Après plusieurs années, les fans du style et les grands succès musicaux qui y sont liés ont trouvé un lieu de convergence : les labels s’étaient fait un nom en sortant des éditions limités d’anciennes bandes-son devenues introuvables (ou vendues sous le manteau). Souvent, ces albums conservaient le même packaging, et grâce aux nouvelles technologies et au peu d’exemplaires pressés, les disques s’arrachaient. C’est le jeu, et si vous voulez vraiment choper un disque, pas d’inquiétude, vous le trouverez. Je ne vais pas vous apprendre les règles de Discogs ou d’Ebay.
J’ai passé mes jeunes années à dépenser tout mon fric dans des magasins de vinyle bizarres (pendant longtemps, je croyais fermement que c’était le seul endroit où on trouvait tous ces trucs) dans l’espoir de mettre la main sur les œuvres de Tangerine Dream, Ennio Morricone, Riz Ortolani, Goblin, Simon Boswell, David Hess, John Carptenter, Paul Giovanni et Magnet, Popol Vuh et bien d’autres. Le truc, c’est que tous ces disques étaient déjà dispos dans ces boutiques, mais personne ne les cherchait parce que tout le monde s’en foutait. Les collectionneurs de ces trucs semblent avoir été victimes d’une lubie passagère et même les fans préfèrent se rabattre sur les films plutôt que sur un bout de vinyle ou un CD qu’ils ne peuvent pas regarder. Beaucoup de ces disques fonctionnaient bien sans les images mais la plupart ont bâti leur succès grâce aux films qu’ils appuyaient.

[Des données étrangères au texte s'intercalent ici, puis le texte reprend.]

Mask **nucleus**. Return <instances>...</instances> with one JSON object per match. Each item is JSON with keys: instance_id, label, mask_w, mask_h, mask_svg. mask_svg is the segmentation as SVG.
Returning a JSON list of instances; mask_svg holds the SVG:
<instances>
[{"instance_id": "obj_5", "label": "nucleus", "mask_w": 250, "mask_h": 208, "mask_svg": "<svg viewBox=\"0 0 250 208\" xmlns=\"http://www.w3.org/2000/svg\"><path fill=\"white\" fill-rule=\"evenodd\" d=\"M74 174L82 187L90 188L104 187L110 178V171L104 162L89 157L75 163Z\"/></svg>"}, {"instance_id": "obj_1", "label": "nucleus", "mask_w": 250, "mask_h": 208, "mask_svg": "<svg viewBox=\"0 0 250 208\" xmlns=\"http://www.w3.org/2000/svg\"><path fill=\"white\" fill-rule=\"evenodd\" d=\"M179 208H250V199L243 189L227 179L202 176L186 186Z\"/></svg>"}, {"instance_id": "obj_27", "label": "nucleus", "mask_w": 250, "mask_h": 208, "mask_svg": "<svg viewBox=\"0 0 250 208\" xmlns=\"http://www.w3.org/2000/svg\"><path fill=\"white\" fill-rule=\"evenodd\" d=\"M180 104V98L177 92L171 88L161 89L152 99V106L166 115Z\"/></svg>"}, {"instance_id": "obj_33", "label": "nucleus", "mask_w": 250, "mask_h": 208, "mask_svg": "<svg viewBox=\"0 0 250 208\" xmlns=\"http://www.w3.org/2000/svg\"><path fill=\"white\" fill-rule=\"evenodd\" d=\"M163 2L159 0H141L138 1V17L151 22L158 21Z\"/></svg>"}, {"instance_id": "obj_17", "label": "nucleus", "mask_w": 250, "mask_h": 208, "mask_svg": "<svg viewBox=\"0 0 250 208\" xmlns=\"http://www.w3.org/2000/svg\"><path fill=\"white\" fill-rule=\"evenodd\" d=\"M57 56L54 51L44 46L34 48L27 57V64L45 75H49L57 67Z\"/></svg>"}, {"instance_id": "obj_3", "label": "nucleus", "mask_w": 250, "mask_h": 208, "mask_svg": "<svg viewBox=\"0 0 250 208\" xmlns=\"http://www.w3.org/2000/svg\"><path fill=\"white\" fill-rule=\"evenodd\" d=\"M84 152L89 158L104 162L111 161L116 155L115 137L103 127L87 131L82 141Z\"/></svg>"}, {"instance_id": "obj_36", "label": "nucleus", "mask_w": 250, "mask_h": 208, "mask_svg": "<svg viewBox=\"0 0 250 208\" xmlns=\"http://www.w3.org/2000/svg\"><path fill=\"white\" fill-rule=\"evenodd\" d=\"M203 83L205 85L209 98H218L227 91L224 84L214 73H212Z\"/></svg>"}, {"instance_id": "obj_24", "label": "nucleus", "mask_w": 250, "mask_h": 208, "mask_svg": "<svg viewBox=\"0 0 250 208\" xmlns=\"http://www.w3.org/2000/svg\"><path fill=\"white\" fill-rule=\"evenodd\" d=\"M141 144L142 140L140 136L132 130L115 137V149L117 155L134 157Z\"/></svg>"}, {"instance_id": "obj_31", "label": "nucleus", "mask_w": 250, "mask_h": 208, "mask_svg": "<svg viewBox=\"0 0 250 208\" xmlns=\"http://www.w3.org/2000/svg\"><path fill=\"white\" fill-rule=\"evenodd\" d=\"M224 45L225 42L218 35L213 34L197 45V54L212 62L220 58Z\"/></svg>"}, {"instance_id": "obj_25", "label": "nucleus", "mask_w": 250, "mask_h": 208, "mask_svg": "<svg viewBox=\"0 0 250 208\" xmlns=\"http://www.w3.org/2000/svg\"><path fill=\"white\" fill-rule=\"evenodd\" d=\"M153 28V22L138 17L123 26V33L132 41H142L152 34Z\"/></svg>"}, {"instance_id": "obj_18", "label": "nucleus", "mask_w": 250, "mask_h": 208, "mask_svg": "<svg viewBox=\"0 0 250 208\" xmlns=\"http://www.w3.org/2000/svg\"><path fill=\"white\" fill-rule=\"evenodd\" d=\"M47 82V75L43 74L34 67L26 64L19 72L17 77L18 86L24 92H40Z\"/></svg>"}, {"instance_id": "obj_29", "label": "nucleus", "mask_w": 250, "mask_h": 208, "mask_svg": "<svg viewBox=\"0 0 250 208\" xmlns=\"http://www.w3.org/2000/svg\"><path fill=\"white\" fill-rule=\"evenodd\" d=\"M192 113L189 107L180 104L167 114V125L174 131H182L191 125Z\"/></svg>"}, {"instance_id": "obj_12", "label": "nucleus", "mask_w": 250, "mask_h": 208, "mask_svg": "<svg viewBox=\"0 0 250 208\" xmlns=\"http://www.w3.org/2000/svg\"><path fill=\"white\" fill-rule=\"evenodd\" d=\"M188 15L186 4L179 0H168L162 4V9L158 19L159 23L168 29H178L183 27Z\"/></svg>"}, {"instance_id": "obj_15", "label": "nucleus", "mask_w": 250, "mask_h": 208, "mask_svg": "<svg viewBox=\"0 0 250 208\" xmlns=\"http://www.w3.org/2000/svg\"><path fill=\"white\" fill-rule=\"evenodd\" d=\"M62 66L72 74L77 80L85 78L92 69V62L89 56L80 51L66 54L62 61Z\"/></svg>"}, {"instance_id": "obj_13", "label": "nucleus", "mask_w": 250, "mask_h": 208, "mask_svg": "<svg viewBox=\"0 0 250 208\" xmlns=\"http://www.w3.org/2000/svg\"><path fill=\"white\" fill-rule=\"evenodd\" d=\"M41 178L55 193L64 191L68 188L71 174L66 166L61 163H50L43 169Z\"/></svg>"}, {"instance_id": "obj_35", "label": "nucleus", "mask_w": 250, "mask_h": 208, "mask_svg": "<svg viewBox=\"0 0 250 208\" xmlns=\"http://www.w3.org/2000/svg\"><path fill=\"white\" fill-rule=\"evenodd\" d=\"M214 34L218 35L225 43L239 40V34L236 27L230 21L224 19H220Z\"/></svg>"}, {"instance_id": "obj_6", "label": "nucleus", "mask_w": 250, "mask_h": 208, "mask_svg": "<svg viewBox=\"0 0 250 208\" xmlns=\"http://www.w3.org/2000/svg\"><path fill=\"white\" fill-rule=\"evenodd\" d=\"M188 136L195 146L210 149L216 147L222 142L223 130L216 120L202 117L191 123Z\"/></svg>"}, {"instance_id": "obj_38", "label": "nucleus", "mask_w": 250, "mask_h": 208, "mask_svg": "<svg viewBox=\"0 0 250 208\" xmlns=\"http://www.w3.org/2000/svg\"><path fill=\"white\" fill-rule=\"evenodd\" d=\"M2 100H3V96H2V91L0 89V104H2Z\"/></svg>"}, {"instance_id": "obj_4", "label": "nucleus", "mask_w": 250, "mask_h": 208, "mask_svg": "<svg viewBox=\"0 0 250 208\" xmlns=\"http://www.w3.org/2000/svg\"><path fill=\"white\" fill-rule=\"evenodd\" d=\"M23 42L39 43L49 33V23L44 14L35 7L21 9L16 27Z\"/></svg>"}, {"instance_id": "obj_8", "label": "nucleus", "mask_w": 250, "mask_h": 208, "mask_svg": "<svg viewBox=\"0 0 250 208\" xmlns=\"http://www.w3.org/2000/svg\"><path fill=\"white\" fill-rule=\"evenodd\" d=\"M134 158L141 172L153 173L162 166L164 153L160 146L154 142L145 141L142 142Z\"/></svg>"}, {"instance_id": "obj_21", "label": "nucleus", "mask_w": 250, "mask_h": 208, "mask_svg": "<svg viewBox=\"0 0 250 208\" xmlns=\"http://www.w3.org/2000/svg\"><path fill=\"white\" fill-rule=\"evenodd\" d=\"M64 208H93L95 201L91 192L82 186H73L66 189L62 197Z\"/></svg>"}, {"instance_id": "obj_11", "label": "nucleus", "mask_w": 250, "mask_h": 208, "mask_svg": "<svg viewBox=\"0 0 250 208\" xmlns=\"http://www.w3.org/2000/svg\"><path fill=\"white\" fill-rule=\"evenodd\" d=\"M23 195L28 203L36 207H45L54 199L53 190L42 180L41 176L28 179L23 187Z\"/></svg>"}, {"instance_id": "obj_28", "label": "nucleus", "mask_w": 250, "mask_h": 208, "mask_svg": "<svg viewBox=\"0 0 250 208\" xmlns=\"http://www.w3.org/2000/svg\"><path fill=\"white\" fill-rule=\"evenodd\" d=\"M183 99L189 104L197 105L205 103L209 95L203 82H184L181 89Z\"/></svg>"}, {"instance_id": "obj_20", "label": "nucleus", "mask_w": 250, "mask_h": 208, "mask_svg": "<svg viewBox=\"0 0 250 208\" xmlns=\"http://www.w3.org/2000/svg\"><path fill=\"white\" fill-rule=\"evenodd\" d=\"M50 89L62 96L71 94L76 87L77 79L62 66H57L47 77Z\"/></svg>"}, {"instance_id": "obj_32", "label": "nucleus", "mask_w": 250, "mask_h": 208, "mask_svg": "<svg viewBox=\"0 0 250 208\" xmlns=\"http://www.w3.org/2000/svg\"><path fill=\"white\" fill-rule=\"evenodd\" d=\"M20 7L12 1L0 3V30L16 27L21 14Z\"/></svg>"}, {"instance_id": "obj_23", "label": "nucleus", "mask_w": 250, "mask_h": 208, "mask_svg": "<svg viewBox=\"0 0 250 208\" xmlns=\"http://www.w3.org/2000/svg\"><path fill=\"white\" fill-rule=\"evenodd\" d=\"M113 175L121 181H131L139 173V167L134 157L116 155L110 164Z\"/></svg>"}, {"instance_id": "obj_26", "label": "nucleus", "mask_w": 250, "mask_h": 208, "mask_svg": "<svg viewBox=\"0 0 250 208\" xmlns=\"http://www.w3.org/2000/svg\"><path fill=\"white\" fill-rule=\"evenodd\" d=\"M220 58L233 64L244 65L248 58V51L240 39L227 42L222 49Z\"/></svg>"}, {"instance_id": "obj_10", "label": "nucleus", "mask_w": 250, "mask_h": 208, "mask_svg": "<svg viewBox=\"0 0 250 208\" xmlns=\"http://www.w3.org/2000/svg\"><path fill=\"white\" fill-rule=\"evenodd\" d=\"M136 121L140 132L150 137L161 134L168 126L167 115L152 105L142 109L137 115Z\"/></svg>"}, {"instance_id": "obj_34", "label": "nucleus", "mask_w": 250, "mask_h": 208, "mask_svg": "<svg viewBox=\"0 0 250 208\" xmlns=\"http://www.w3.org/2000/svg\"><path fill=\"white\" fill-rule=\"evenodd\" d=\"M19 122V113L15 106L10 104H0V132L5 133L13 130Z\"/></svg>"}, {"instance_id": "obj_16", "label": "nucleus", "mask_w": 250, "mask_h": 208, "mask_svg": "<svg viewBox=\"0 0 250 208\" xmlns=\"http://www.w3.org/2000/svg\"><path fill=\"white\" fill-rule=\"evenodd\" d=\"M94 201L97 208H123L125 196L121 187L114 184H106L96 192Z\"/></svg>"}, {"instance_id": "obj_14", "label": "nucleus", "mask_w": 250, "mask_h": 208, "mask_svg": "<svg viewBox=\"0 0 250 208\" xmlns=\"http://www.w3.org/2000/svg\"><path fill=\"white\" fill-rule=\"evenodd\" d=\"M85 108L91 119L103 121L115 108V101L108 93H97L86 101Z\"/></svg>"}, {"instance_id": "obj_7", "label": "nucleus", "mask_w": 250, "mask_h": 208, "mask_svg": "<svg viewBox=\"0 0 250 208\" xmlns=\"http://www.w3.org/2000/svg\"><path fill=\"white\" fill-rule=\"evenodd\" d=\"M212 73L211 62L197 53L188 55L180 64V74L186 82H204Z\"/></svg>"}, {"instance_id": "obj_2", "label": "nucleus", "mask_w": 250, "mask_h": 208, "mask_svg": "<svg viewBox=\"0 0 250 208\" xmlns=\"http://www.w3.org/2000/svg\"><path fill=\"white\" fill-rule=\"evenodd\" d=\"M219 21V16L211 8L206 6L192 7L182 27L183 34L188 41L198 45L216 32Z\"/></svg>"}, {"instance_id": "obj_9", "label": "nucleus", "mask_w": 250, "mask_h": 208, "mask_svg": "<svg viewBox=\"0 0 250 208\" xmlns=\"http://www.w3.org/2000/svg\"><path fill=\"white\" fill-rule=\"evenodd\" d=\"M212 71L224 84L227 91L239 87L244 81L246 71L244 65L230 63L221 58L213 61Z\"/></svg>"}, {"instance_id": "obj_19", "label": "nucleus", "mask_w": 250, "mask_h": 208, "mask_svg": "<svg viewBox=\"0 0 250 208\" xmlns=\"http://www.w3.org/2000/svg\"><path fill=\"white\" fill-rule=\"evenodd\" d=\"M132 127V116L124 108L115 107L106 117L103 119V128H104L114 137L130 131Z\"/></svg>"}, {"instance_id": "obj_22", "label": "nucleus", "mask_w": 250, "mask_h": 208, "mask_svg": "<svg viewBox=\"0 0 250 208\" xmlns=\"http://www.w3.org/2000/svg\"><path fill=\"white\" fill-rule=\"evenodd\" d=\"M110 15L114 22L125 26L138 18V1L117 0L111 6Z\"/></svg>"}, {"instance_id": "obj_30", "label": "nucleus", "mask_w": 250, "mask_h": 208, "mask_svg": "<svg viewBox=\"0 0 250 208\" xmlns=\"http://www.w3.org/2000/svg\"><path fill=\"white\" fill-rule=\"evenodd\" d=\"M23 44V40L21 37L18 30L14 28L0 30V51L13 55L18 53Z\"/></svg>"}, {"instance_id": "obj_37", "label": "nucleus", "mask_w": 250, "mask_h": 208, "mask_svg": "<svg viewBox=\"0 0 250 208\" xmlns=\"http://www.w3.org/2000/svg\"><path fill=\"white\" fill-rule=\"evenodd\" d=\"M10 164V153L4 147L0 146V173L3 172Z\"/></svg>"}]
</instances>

Si vous écoutez la bande-son ultra captivante de Buio Omega signée Goblin comme un disque normal, vous retrouverez quelque chose de totalement différent de ce que voulait faire Rick Ulfik sur Street Trash. (même si le morceau de Tenafly Viper est une tuerie).
Voilà où en est la culture aujourd’hui. N’importe quel truc obscur qui passait dans un ciné de la 42ème rue, avec une basse perfide sorti d’un synthé analogique, une grosse caisse sur le temps fort, et des petites conneries de filigranes lugubres, se vendra, aucun problème. La vraie question est : est-ce que ça doit se vendre ? On vit à une époque où le Zombie de Fabio Frizzi, chiant à mourir, occupe la même place que la musique d’entrée d’ Halloween III signée Alan Howarth et Carpenter. Est ce qu’introduire les B.O. dans la culture du « record collecting » déclenche de l’intérêt pour les films en question, ou est ce que ça réduit ces films, du moins leur musique, à une nouvelle tendance, une fixation culturelle temporaire qui disparaîtra bientôt comme est elle venue ?
Même si tout ça ouvre des portes et génère de l’intérêt pour ce genre cinématographique, je suis forcé de constater que cette explosion des bandes-son est une chose néfaste : les films d’horreur représentent toute ma vie, et j’aimerais rencontrer plus de gens qui s’occupent plutôt de creuser le style et de trouver des films qui leur parlent réellement. Il y a beaucoup de choses surcotées dans le domaine, et finalement, chacun doit décider si ça lui correspond ou non. De mon côté, quoiqu’il se passe, je resterai toujours cloîtré chez moi, un truc bien répugnant sous les yeux, avec le sourire, en train de profiter d’un soundtrack comme il se doit : devant un putain de film.